While yes of course, you and I need some strength exercise training, in an ideal world we'd be doing both. As we age, especially if we're thin, Caucasian or Asian, we can tend towards osteoporosis. My hips are osteoporitic, and that's largely from way too much sitting. In part due to Covid, but in larger part because I fractured foot bones repeatedly, making aerobic work damned hard to maintain. I am now back on track with a weighted vest, but it will take time to solve the problem. The best news is that it is in fact solvable but not if you and I relegate our aging bodies to the couch, as Dana notes above.

The way I see it, you can have reasons and excuses, or you can have a life. What Dana has is spirit. I would be driven mad by a community of folks who couldn't be bothered to get outside and walk, at the very least. We are crippling ourselves as a nation with convenience, and we further cripple ourselves through sheer laziness. And then we're not happy when our bodies, these superbly-designed machines, behave like a rusting old chassis up on blocks in the driveway.

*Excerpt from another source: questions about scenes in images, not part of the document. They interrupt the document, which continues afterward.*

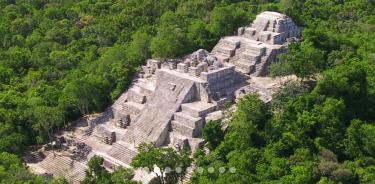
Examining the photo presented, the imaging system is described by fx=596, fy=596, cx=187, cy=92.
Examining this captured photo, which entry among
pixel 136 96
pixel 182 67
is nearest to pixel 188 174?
pixel 136 96

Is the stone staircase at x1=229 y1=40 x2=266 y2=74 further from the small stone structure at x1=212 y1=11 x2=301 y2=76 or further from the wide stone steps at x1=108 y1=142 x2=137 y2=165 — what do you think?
the wide stone steps at x1=108 y1=142 x2=137 y2=165

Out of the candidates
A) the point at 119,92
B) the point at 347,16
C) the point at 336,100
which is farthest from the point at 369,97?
the point at 347,16

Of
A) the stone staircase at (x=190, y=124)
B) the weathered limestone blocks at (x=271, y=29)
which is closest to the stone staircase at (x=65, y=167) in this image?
the stone staircase at (x=190, y=124)

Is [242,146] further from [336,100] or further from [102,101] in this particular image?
[102,101]

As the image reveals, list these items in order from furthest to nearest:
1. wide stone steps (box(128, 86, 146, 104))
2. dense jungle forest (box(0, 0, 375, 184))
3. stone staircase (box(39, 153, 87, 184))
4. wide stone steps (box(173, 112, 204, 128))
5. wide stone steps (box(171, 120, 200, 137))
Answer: wide stone steps (box(128, 86, 146, 104))
stone staircase (box(39, 153, 87, 184))
wide stone steps (box(171, 120, 200, 137))
wide stone steps (box(173, 112, 204, 128))
dense jungle forest (box(0, 0, 375, 184))

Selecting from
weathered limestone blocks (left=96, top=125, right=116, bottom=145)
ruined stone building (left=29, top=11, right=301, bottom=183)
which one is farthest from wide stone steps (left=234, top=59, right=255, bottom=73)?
weathered limestone blocks (left=96, top=125, right=116, bottom=145)

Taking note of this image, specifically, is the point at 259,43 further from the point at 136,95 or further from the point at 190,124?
the point at 190,124

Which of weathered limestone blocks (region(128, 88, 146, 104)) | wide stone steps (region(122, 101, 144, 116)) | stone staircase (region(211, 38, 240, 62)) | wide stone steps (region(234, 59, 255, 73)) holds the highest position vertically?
stone staircase (region(211, 38, 240, 62))
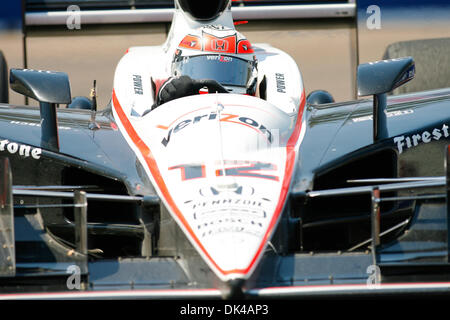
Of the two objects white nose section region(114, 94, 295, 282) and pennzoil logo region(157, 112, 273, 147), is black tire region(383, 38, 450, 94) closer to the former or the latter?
white nose section region(114, 94, 295, 282)

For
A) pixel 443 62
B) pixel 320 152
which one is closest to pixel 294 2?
pixel 443 62

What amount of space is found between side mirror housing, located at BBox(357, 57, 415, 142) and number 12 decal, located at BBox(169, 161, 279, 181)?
92cm

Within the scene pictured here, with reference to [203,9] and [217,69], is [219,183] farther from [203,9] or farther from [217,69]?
[203,9]

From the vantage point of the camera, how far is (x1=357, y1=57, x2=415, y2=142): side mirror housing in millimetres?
5195

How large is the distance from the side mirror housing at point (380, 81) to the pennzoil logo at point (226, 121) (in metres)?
0.65

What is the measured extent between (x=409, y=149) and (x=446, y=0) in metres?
6.14

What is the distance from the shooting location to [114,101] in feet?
19.9

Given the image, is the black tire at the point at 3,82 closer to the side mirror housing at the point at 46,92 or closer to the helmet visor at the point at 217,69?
the helmet visor at the point at 217,69

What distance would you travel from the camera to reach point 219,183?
4.29m

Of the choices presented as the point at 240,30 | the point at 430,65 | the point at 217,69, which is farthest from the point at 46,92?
the point at 240,30

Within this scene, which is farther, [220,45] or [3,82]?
[3,82]

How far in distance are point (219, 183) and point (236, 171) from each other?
0.63 feet

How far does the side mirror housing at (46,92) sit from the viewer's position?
5.16m

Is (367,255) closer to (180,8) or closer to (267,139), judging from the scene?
(267,139)
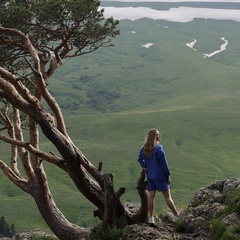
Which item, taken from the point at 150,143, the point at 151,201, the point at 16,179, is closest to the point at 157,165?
the point at 150,143

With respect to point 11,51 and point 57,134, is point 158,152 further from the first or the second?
point 11,51

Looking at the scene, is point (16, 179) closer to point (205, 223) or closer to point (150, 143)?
point (150, 143)

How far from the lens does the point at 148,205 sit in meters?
15.2

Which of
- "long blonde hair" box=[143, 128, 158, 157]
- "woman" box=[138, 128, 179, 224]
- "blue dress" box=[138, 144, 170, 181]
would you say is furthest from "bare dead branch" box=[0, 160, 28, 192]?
"long blonde hair" box=[143, 128, 158, 157]

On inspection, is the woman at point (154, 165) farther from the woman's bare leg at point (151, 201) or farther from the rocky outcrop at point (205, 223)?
the rocky outcrop at point (205, 223)

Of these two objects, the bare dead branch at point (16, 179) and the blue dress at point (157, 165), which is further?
the bare dead branch at point (16, 179)

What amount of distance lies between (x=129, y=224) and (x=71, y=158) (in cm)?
323

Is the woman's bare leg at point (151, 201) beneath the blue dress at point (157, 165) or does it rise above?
beneath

Just one final, critical note. If you review Dana's story, you'll note how active she was before the liver transplant. There's no question in my mind whatsoever that one reason that she not only made it but she's thriving now is the kind of shape she was in before she got sick. Which is one reason I train very hard up to the day of a surgery. Something to that. The body loves to be healthy, and it will work as hard as you do to get there, return there, and stay there. But not if we take it for granted.

We are meant to be driven. Whether you go 5, 50 or 500 mph makes little difference. The difference is the drive to be alive.